[Data entries]
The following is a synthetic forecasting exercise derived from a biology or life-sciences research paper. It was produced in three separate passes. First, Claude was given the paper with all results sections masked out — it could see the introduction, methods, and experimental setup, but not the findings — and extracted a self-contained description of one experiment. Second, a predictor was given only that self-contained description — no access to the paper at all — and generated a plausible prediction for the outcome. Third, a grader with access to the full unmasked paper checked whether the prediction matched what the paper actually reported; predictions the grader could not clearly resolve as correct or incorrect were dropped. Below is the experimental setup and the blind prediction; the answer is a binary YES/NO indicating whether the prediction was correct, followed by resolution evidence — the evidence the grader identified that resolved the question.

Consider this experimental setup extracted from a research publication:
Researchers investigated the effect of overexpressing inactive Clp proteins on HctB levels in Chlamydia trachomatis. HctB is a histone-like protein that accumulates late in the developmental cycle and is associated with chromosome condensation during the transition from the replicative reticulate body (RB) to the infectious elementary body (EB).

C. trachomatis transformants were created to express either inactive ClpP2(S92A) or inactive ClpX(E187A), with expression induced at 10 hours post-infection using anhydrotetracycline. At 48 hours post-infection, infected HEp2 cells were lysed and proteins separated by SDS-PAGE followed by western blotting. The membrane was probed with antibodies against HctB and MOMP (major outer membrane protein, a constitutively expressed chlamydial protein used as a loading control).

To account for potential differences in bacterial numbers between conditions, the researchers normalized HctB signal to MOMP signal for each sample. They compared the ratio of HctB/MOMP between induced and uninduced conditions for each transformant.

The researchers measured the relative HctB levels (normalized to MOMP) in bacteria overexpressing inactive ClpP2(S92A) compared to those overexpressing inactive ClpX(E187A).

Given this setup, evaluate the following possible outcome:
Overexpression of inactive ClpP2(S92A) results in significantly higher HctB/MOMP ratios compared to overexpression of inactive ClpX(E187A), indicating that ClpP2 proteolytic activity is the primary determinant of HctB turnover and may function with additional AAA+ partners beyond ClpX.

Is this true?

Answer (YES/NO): NO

- Work order: Copy every line of the data above exactly.

- Written answer:
The following is a synthetic forecasting exercise derived from a biology or life-sciences research paper. It was produced in three separate passes. First, Claude was given the paper with all results sections masked out — it could see the introduction, methods, and experimental setup, but not the findings — and extracted a self-contained description of one experiment. Second, a predictor was given only that self-contained description — no access to the paper at all — and generated a plausible prediction for the outcome. Third, a grader with access to the full unmasked paper checked whether the prediction matched what the paper actually reported; predictions the grader could not clearly resolve as correct or incorrect were dropped. Below is the experimental setup and the blind prediction; the answer is a binary YES/NO indicating whether the prediction was correct, followed by resolution evidence — the evidence the grader identified that resolved the question.

Consider this experimental setup extracted from a research publication:
Researchers investigated the effect of overexpressing inactive Clp proteins on HctB levels in Chlamydia trachomatis. HctB is a histone-like protein that accumulates late in the developmental cycle and is associated with chromosome condensation during the transition from the replicative reticulate body (RB) to the infectious elementary body (EB).

C. trachomatis transformants were created to express either inactive ClpP2(S92A) or inactive ClpX(E187A), with expression induced at 10 hours post-infection using anhydrotetracycline. At 48 hours post-infection, infected HEp2 cells were lysed and proteins separated by SDS-PAGE followed by western blotting. The membrane was probed with antibodies against HctB and MOMP (major outer membrane protein, a constitutively expressed chlamydial protein used as a loading control).

To account for potential differences in bacterial numbers between conditions, the researchers normalized HctB signal to MOMP signal for each sample. They compared the ratio of HctB/MOMP between induced and uninduced conditions for each transformant.

The researchers measured the relative HctB levels (normalized to MOMP) in bacteria overexpressing inactive ClpP2(S92A) compared to those overexpressing inactive ClpX(E187A).

Given this setup, evaluate the following possible outcome:
Overexpression of inactive ClpP2(S92A) results in significantly higher HctB/MOMP ratios compared to overexpression of inactive ClpX(E187A), indicating that ClpP2 proteolytic activity is the primary determinant of HctB turnover and may function with additional AAA+ partners beyond ClpX.

Is this true?

Answer (YES/NO): NO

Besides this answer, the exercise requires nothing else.